Jim Onder, who represents 21,000 talc claimants and supports J&J’s settlement offer, said that it is not unusual for law firms to represent many clients whose cases have not been filed.
That’s especially true in J&J’s case, because a bankruptcy judge halted all new talc lawsuits after J&J’s subsidiary filed for Chapter 11 in 2021.
Two plaintiffs’ lawyers supporting J&J’s proposed settlement acknowledged to Reuters that their clients had not yet decided whether to approve the agreement. Mikal Watts and Adam Pulaski, who said they represent 15,000 and 6,000 claimants, respectively, told Reuters they planned to recommend their clients take the deal.

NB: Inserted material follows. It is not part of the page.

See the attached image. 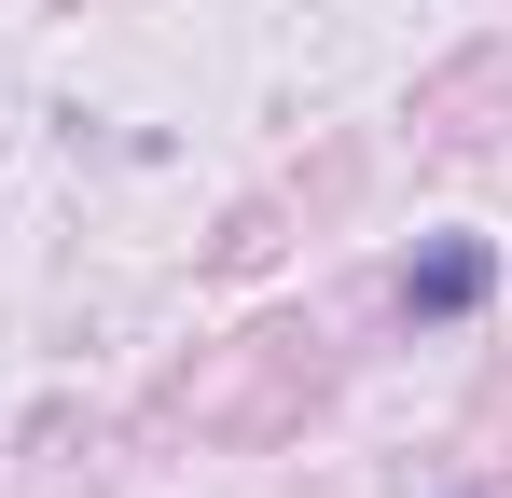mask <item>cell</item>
Returning <instances> with one entry per match:
<instances>
[{"label": "cell", "instance_id": "cell-1", "mask_svg": "<svg viewBox=\"0 0 512 498\" xmlns=\"http://www.w3.org/2000/svg\"><path fill=\"white\" fill-rule=\"evenodd\" d=\"M485 277H499V263H485V236H443L416 277H402V305H416V319H471V305H485Z\"/></svg>", "mask_w": 512, "mask_h": 498}]
</instances>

The ultimate level of support will be crucial, as LTL Management must obtain agreement from 75% of talc claimants for a judge to approve its bankruptcy settlement. That threshold is the one required in asbestos-related bankruptcies, a higher bar than in most traditional court restructurings.
Plaintiffs have alleged in some lawsuits that J&J’s talc contained cancer-causing asbestos, which the company denies.
Regardless of how J&J fares in its latest bankruptcy manoeuvre, the company has already succeeded in staving off a legal and financial reckoning for a while longer.
That was the whole point of the Texas two-step, plaintiffs lawyers argued in their Monday filing. The newly created subsidiaries of J&J and other two-stepping corporations, they wrote, have no operations, no employees and no other business purpose but to shield their parent companies from accountability.
The subsidiaries were built “to stay in bankruptcy for years and years,” the filing argued. “Creating delay is their only business.”